# start of SOURCE

I definitely disagree with this. He's not buying into this group. He's just doing what he needs to in order to keep himself safe and keep them from suspecting he has ulterior motives. But I don't think he'll have even the slightest hesitation to ditch this group when the opportunity arises, or even kill this group if that's required to save himself and/or his friends.


----------



## Rob Helmerichs (Oct 17, 2000)

DevdogAZ said:


> I definitely disagree with this. He's not buying into this group. He's just doing what he needs to in order to keep himself safe and keep them from suspecting he has ulterior motives. But I don't think he'll have even the slightest hesitation to ditch this group when the opportunity arises, or even kill this group if that's required to save himself and/or his friends.


Right, and as I suggested earlier, he's not looking for Beth because he doesn't want to attract these people's attention to her. He probably figures his best shot at finding her is getting to Terminus.


----------



## Jstkiddn (Oct 15, 2003)

Rob Helmerichs said:


> Right, and as I suggested earlier, he's not looking for Beth because he doesn't want to attract these people's attention to her. He probably figures his best shot at finding her is getting to Terminus.


This. At this point, the last thing he wants is for these creeps to know Beth even exists.


----------



## Zevida (Nov 8, 2003)

You guys are so wrong.


----------



## Zevida (Nov 8, 2003)

DevdogAZ said:


> He's just doing what he needs to in order to keep himself safe and keep them from suspecting he has ulterior motives.


Then why didn't he leave at night when everyone else was asleep? Are you seriously telling me Daryl thinks he needs this other group to keep him safe or to find Beth? If he just disappears in the night, why would they suspect anything?


----------



## Azlen (Nov 25, 2002)

Rob Helmerichs said:


> Right, and as I suggested earlier, he's not looking for Beth because he doesn't want to attract these people's attention to her. He probably figures his best shot at finding her is getting to Terminus.


Where does he even start looking for her? He has no clues, no leads, no idea who took her or where they might be. If she had been taken on foot it would be a bit more probable but because she was taken in a car, the search radius becomes incredibly large. While I don't think he has given up completely, he does probably see the hopelessness of trying to look for her by himself.


----------



## Cearbhaill (Aug 1, 2004)

Zevida said:


> Then why didn't he leave at night when everyone else was asleep? Are you seriously telling me Daryl thinks he needs this other group to keep him safe or to find Beth? If he just disappears in the night, why would they suspect anything?


He can't leave and go off on his own- they'd just track him down and kill him for sport (and so Joe could get his hands on the crossbow) and he knows it. What happened to Len was meant as a lesson for _him_. 
I think it is a simple of case of "keep your enemies closer."
Also, as they reminded us 20 times this episode- being alone will kill you.
And he knows they are bad news and he wants to be there if they stumble upon anyone who is even remotely a decent human being.

# end of SOURCE
# start of SUPPLIED MATERIAL

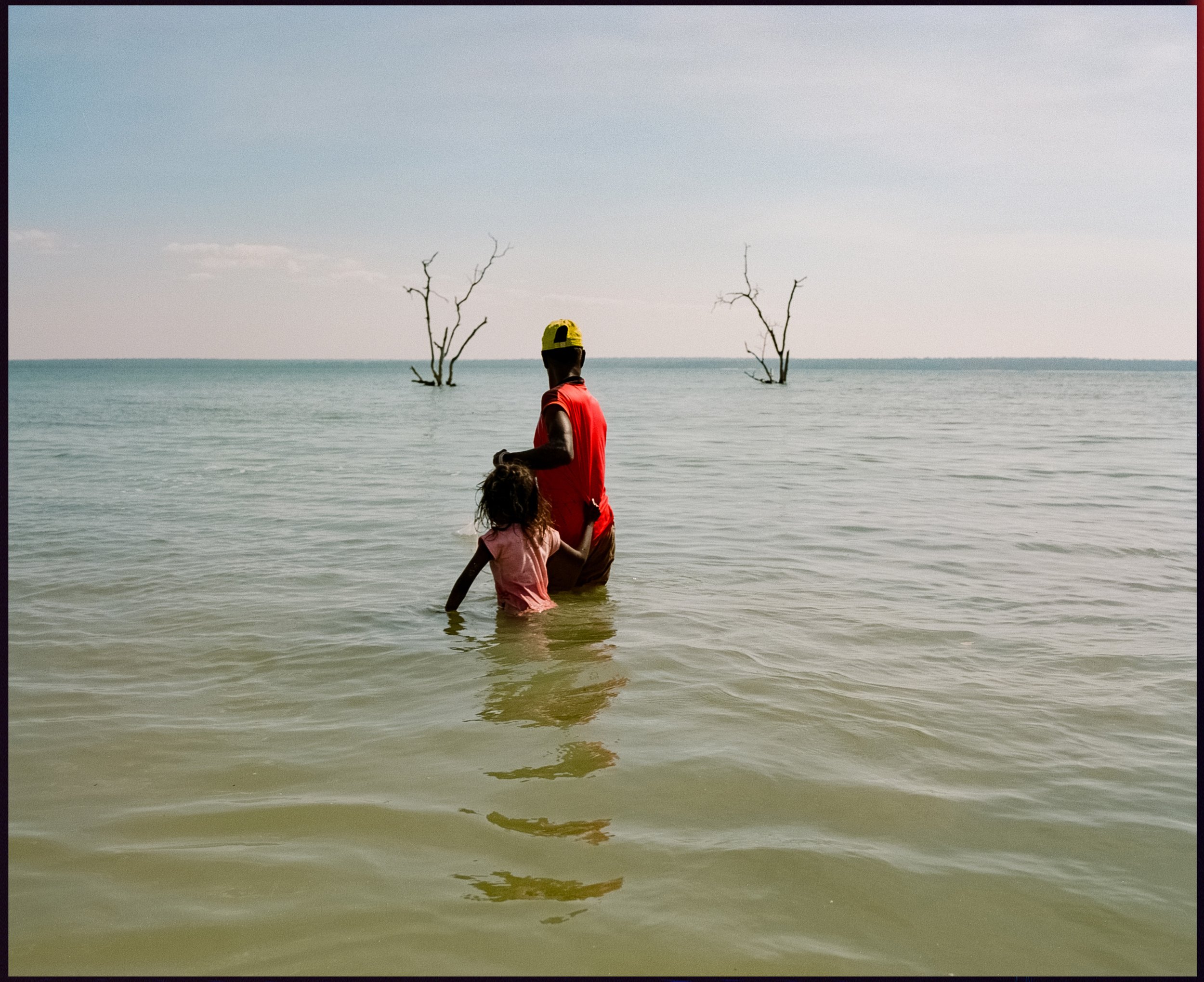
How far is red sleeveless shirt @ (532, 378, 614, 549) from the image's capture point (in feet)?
17.0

# end of SUPPLIED MATERIAL

> [BRIEF]:
Answer these questions from the forum thread.
1. According to Rob Helmerichs, what is probably the best shot at finding Beth?
2. Per Azlen, what detail about how Beth was taken makes the search radius incredibly large?
3. In Cearbhaill's post, who is named as wanting to get his hands on the crossbow?

> [FULL SOLUTION]:
1. Getting to Terminus.
2. She was taken in a car.
3. Joe.